FROM : mmalcolm crawford
DATE : Wed Apr 20 09:35:42 2005

On Apr 20, 2005, at 12:11 AM, Corey O'Connor wrote:

> I think what I am trying at is this: Data validation methods can help,
> and some form of a verbose mode would be useful. Still, I think adding
> a "binding validation" feature that checks a binding against a
> constraint would be useful. This is already in there with placeholders
> and "Raise on not applicable", but incomplete.  Kinda a
> view-controller-level counterpart to data validation.
>
> Validation methods check the model data, while I want to be able to
> specify constraints that assert if the controller key's model key
> bound to a view property is not of the expected form.  Validation
> methods can only be automatically invoked on the model key if it is
> bound to a view's value. * I cannot, however, currently say "If the
> model key bound to a button's enable state is null, there is a
> problem, so let me know".
>

The first question that comes to mind is, is it possible for the 
value of a model object's attribute to be valid, but for it to "not 
make sense" as far as the user interface is concerned?  This seems 
unlikely?
If this is not the case then philosophically validation methods 
should probably be the answer -- you should be capture the invalid 
value before it's presented to the user.  The reasoning here is that 
the logic that determines validity really belongs with the model 
class.  You don't want to scatter business logic around in your user 
interface...

Exercise instructions »
Continue the email reply about validating bindings, picking up right after its last sentence. The records that follow come from a separate source and are unrelated to the email.

Data shown »

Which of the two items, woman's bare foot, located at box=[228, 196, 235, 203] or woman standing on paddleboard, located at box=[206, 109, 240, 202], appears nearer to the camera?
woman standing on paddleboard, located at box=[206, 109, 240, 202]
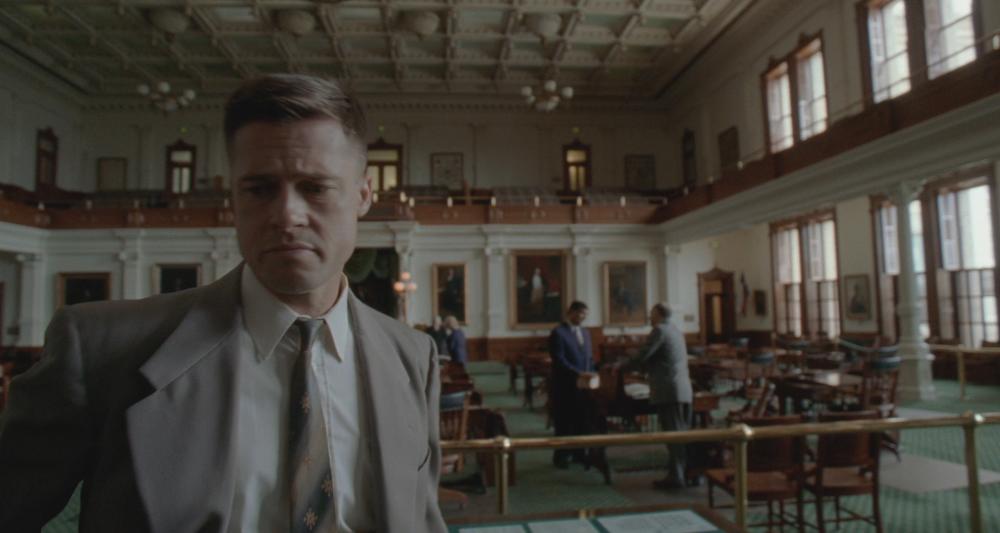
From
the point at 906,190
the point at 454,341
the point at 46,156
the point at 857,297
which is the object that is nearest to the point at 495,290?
the point at 454,341

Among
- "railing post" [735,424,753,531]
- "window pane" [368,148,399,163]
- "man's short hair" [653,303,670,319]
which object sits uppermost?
"window pane" [368,148,399,163]

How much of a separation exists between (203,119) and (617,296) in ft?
53.1

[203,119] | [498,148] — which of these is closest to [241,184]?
[498,148]

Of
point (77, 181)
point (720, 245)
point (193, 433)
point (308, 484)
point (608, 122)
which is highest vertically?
point (608, 122)

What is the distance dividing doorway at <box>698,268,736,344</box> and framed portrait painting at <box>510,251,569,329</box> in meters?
5.05

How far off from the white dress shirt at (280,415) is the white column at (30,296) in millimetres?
19780

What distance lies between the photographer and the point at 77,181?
69.5 feet

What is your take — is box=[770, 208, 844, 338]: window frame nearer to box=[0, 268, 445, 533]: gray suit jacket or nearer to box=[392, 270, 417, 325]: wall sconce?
box=[392, 270, 417, 325]: wall sconce

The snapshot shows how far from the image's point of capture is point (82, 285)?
663 inches

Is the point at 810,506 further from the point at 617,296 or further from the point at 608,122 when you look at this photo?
the point at 608,122

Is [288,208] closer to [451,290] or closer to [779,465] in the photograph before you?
[779,465]

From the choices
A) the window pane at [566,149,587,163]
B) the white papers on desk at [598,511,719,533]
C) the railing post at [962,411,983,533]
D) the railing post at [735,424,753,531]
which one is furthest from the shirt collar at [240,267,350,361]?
the window pane at [566,149,587,163]

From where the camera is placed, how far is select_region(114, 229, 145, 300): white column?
16750 millimetres

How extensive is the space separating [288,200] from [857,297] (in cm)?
1656
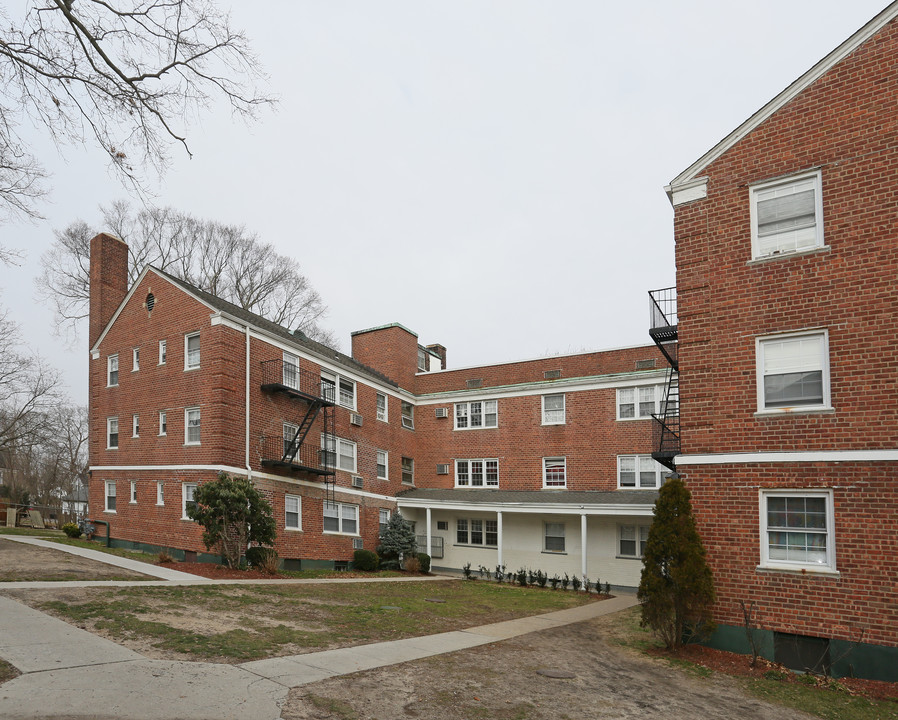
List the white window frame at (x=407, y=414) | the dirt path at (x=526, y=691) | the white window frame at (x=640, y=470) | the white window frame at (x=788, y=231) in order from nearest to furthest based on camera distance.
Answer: the dirt path at (x=526, y=691) → the white window frame at (x=788, y=231) → the white window frame at (x=640, y=470) → the white window frame at (x=407, y=414)

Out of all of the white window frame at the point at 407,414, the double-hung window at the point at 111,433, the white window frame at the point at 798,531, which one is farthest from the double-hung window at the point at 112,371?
the white window frame at the point at 798,531

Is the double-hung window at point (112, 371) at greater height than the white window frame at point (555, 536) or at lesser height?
greater

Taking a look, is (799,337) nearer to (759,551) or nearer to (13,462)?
(759,551)

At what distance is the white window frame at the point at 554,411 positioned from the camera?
92.7 feet

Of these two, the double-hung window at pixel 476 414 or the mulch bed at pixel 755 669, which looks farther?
the double-hung window at pixel 476 414

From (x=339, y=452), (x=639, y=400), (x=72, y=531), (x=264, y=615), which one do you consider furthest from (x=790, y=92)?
(x=72, y=531)

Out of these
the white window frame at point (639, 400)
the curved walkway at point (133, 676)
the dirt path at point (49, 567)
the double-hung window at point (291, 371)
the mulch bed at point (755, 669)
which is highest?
the double-hung window at point (291, 371)

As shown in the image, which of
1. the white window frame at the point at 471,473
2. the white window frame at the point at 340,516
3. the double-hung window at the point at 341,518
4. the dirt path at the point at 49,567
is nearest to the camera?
the dirt path at the point at 49,567

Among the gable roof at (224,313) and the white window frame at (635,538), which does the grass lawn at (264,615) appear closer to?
the white window frame at (635,538)

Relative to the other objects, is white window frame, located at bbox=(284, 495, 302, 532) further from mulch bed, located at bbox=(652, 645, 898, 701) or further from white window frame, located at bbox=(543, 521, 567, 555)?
mulch bed, located at bbox=(652, 645, 898, 701)

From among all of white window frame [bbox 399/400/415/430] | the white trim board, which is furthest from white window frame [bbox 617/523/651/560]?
the white trim board

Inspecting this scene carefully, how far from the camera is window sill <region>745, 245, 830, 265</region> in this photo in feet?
41.7

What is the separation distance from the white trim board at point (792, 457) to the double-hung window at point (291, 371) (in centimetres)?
1459

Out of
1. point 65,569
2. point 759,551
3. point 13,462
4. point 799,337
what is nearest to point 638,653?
point 759,551
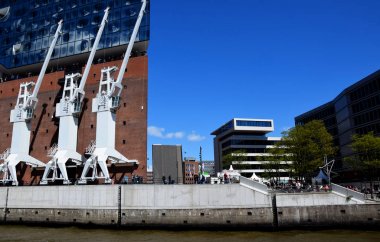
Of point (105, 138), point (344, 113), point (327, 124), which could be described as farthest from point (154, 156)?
point (327, 124)

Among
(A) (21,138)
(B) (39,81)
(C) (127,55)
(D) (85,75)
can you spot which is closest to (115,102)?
(C) (127,55)

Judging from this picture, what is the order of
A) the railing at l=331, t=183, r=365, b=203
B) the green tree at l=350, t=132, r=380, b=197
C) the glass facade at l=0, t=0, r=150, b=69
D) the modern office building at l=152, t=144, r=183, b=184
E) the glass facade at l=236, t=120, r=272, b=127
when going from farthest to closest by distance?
1. the glass facade at l=236, t=120, r=272, b=127
2. the glass facade at l=0, t=0, r=150, b=69
3. the green tree at l=350, t=132, r=380, b=197
4. the modern office building at l=152, t=144, r=183, b=184
5. the railing at l=331, t=183, r=365, b=203

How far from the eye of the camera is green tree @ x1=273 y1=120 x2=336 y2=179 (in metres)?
50.1

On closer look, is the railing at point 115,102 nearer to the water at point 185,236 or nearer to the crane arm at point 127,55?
the crane arm at point 127,55

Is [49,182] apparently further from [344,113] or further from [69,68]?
[344,113]

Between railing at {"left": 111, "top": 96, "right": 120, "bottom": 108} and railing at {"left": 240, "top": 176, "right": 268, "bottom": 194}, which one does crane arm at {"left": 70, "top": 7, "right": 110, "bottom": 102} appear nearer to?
railing at {"left": 111, "top": 96, "right": 120, "bottom": 108}

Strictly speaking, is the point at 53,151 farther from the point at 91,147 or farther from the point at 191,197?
the point at 191,197

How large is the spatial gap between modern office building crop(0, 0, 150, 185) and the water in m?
13.0

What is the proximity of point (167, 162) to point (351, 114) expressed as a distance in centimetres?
5207

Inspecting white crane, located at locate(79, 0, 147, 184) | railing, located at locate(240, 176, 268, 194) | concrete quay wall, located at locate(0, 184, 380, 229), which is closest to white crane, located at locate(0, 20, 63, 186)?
white crane, located at locate(79, 0, 147, 184)

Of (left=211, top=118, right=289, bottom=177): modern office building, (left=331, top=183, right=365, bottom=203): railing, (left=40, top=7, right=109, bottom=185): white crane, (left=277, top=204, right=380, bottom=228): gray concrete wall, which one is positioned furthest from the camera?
(left=211, top=118, right=289, bottom=177): modern office building

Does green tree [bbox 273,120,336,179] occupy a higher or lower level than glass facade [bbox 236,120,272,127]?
lower

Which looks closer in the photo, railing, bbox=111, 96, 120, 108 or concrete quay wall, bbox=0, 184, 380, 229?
concrete quay wall, bbox=0, 184, 380, 229

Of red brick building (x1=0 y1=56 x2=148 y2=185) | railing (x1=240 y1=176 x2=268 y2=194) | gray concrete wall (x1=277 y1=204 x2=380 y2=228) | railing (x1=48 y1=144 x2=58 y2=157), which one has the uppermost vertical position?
red brick building (x1=0 y1=56 x2=148 y2=185)
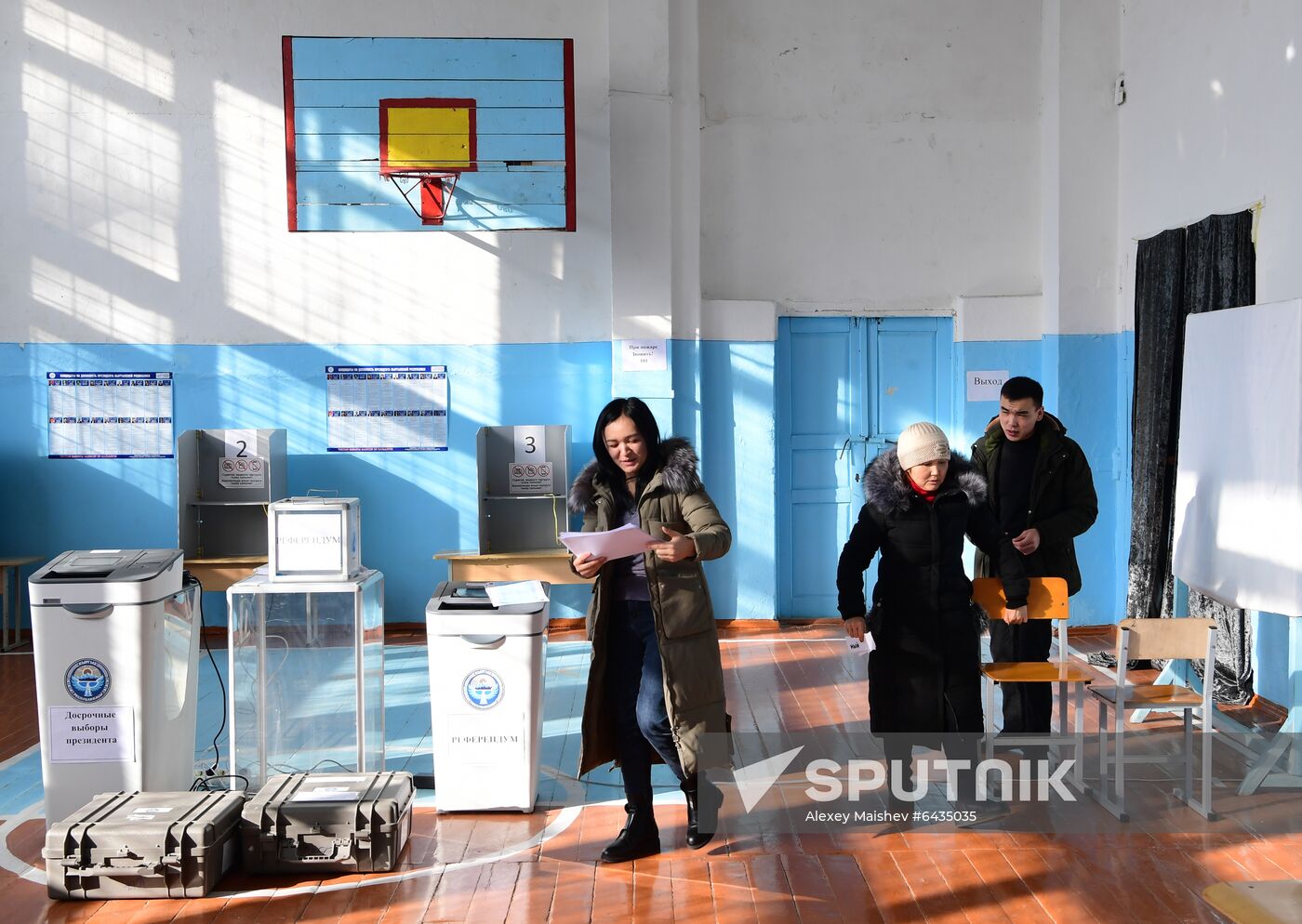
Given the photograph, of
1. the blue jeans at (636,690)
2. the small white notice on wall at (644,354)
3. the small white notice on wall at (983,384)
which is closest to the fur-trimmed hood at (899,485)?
the blue jeans at (636,690)

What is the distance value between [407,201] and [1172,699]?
5107 millimetres

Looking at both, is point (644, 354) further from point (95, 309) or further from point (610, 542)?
point (610, 542)

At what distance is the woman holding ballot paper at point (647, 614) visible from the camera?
334cm

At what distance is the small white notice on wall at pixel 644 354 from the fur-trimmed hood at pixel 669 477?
11.8 ft

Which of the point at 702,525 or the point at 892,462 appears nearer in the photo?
the point at 702,525

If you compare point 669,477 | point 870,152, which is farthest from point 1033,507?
point 870,152

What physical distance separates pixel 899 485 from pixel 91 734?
8.91ft

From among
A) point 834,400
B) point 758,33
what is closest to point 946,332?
point 834,400

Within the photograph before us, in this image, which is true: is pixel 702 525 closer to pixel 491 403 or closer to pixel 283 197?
pixel 491 403

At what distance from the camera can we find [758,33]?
7.29 metres

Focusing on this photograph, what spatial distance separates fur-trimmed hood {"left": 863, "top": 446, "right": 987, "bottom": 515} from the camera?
12.1 ft

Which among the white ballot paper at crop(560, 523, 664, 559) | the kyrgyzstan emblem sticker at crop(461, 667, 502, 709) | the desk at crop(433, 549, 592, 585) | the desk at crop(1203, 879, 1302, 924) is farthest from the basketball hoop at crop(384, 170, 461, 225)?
the desk at crop(1203, 879, 1302, 924)

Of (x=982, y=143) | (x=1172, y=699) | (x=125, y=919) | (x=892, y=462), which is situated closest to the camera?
(x=125, y=919)

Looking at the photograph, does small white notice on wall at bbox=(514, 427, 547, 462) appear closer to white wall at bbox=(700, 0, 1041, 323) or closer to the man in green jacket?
white wall at bbox=(700, 0, 1041, 323)
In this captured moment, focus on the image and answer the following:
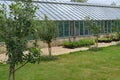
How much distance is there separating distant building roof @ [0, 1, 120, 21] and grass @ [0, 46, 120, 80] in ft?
26.7

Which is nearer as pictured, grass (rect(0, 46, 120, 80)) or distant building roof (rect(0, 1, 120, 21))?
grass (rect(0, 46, 120, 80))

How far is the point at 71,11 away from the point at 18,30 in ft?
68.5

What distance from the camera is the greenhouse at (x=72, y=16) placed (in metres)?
24.4

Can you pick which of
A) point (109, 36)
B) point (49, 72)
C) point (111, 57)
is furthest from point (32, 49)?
point (109, 36)

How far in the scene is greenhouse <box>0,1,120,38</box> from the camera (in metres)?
24.4

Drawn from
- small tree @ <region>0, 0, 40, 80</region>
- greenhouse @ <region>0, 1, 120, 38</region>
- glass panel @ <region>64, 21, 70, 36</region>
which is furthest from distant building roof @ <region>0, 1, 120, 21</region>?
small tree @ <region>0, 0, 40, 80</region>

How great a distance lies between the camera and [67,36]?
987 inches

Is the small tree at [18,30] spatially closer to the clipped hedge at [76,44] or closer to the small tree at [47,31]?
the small tree at [47,31]

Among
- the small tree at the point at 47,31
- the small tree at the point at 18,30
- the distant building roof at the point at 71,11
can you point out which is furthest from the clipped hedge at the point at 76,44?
the small tree at the point at 18,30

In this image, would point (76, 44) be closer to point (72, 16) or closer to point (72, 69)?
point (72, 16)

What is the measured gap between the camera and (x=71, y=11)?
2809 cm

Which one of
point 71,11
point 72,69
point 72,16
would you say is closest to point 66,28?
point 72,16

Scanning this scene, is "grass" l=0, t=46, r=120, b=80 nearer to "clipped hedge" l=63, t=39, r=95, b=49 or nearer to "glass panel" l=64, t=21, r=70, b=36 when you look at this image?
"clipped hedge" l=63, t=39, r=95, b=49

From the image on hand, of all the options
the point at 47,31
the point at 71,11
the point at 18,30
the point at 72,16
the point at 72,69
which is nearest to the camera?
the point at 18,30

Answer to this task »
So:

> I'm kinda tired and hazy at this hour ;-) Sorry if my writing is
> unclear. Does it make sense to want a feature to validate the view
> binding, and not just a feature to validate the data?
>

Without knowing more about exactly what scenario you have in mind, 
and without thinking about it too deeply (I'm tired too! :-) I 
suspect not.

Re (*): There is, of course, nothing to stop you invoking validation 
methods directly should you wish.  You might also consider 
implementing a single method (you might call it, for example, - (BOOL)
validateForUpdate:(NSError **)error) that invokes all the other 
validation methods...


All this apart, if you want to pursue your original course you might 
consider using value transformers.  You could implement one to check 
for null values, for example.  If the input value is non-nil, it 
passes it through.  If it's nil, it logs an error.  All this will do, 
though, is to log a message -- it's not possible from the value 
transformer itself to determine what the model object and attribute 
were.  If you really need this then you might create your bindings 
programmatically and assign customised (they know what their keypath 
etc. are) value transformers to each.  This will be long-winded, 
though...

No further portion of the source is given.